幼いながらにゴッドバルト家の次期当主としての自覚を持つ彼は、常に背伸びをする子供らしくない、しかしある意味においてはすこぶる子供らしい子供でもあった。
『ジェレミア君は素晴らしい。まだこんなに小さいのに、実にしっかりとして。優秀な跡取りがおられて羨ましい』 『何てしっかりとしたお子でしょう。さぞ自慢のご子息でしょうね』
彼を見た大人たちは、礼儀正しくハキハキと利発な受け答えをする彼を口を揃えて誉めそやし、彼の両親を晴れがましい気持ちにさせた。貴族であれ平民であれ、我が子を褒められて嬉しくない親はいないのだ。
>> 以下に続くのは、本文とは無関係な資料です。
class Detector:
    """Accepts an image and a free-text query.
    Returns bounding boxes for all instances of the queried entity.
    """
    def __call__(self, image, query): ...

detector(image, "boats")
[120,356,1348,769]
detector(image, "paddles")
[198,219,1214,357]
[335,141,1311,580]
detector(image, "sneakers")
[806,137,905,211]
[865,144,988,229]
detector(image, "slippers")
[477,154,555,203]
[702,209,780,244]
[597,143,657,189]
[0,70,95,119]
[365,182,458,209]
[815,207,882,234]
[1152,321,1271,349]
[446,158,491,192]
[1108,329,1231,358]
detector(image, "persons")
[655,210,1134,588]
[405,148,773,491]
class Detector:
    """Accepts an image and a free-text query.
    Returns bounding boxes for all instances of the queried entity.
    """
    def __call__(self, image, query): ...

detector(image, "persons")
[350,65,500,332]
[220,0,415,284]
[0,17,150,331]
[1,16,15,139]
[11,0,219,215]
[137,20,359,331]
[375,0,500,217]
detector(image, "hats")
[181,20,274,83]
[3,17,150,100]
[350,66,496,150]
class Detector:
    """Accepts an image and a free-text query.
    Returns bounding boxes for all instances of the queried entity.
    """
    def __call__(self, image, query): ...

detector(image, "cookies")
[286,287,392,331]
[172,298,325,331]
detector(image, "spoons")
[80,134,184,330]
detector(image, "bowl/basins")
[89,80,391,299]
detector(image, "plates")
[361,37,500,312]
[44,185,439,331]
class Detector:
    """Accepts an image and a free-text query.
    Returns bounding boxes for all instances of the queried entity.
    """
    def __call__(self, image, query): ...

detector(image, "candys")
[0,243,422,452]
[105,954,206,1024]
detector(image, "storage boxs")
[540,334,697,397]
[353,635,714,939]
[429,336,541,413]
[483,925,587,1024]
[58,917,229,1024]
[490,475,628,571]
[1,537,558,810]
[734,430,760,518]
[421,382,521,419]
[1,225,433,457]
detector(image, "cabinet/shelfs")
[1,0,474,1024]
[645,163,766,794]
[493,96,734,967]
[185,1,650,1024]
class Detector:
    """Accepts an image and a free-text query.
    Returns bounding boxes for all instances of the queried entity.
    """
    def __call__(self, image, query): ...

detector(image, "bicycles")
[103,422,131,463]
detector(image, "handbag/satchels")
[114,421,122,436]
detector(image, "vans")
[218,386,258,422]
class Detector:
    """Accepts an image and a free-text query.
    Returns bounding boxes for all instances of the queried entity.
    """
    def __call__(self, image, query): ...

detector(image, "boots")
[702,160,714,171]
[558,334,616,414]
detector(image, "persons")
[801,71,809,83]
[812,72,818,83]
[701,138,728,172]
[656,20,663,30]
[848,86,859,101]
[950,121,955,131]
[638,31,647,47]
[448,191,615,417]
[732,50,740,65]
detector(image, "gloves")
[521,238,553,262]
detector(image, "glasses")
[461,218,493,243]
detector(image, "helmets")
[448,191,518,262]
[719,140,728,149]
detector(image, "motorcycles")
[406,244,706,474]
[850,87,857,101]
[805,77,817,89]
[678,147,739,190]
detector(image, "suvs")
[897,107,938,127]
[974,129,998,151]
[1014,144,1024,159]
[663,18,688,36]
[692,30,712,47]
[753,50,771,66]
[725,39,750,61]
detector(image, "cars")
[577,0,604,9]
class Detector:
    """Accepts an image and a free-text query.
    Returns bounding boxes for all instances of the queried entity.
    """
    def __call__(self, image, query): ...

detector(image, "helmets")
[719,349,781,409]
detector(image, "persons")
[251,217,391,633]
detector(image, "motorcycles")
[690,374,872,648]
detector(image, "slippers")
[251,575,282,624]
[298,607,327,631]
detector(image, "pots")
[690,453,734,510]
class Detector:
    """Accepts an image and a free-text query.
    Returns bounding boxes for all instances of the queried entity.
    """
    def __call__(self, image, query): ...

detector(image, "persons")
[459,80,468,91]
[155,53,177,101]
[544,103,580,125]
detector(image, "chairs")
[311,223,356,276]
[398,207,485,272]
しかし、ある日彼が真顔で口にした言葉に、両親は色を失った。
「父上、母上。私は今年で十歳になります。どうか、私を幼年学校に行かせて下さい」
真摯な眼差しを向けてくる一人息子に、父は吸いかけのパイプを半端な位置で止め、母は息を飲んだ。
「何故?」
「私は軍人になりたいのです」
「それはかまわんが・・・何も幼年学校に入らなくとも良いのではないか?」
ゴッドバルト家の男は、代々に渡り一度は軍務に付く者が多い。故にジェレミアが軍人を志望すること自体は何ら意外ではない。むしろ男ならば一度は軍隊に入っておけと推奨したいくらいだ。
しかし、本家直系やそれに近い家の男子で、戦死せずに生涯軍人を続けた者は稀だ。ほとんどの者が五〜十年で退役して家を継ぎ、貴族としての務めを果たす。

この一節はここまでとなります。